SELECTED TEXT.
This isn't some grey area where the details are difficult to ascertain. Everything is pretty clear; the enterprise app distribution service is most assuredly not for distributing apps that break the App Store rules to customers. This isn't difficult to understand, so I'm struggling to see where people are trying to find some sort of detail to exonerate two well-known, repeated rule breakers, violators of personal privacy, and altogether companies who think their size puts them above reproach.
I mean, when Apple makes a big screw up, everybody leaps on it, even when it's just based on unconfirmed (and sometimes fabricated, like the journalist reporting on conditions in the Foxconn factories) reports; but if it's Facebook or Google, somehow they're underdogs with clean records, deserving of the benefit of the doubt? I don't swallow it.
How about we all just pass judgement equally upon the big companies, Apple included, for their foibles? But let's also take into account when these companies have been caught red-handed before, and if the best punishment we could muster was a slap with a wet bus ticket, let's not umm and ahh about why they think they can get away with their behaviour, and not be at all surprised when finally someone takes a stand on their own territory.
If you're Facebook or Google you're used to being able to dictate terms to others. But there's always a bigger fish and in this case it's Apple.
They're outraged because they have no recourse. What they usually do to users or partners, dictate take-it-or-leave-it terms, is being done to them. They can't even complain to antitrust regulators because Apple is only lord of its own kingdom (which doesn't have market dominance).
If anything Google should be grateful Apple's support isn't as deliberately-shit as their own fake support system, they may yet resolve this instead of being banned for life.
Company-on-company support is an entirely different thing from customer support. These are developers with direct lines to one another. Google isn't filing a support ticket at an Apple Store.
I think our support that we get is probably quite different than the support Apple gives to the developers of Google and Facebook, who make most of the top 10 apps downloaded from the App Store.

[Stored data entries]
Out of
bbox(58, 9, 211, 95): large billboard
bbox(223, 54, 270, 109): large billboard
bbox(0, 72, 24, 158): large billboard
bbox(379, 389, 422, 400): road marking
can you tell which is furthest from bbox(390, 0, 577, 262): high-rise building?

EXERCISE 1. From the discussion of Apple's enterprise app service, print the passage starting with "How about we" and going on through "their own territory.".
EXERCISE 2. In the discussion of Apple's enterprise app service, why can't Facebook and Google complain to antitrust regulators?
These records have no connection to the discussion of Apple's enterprise app service.

FULL OUTPUT 1.
How about we all just pass judgement equally upon the big companies, Apple included, for their foibles? But let's also take into account when these companies have been caught red-handed before, and if the best punishment we could muster was a slap with a wet bus ticket, let's not umm and ahh about why they think they can get away with their behaviour, and not be at all surprised when finally someone takes a stand on their own territory.

FULL OUTPUT 2. Apple is only lord of its own kingdom, which doesn't have market dominance.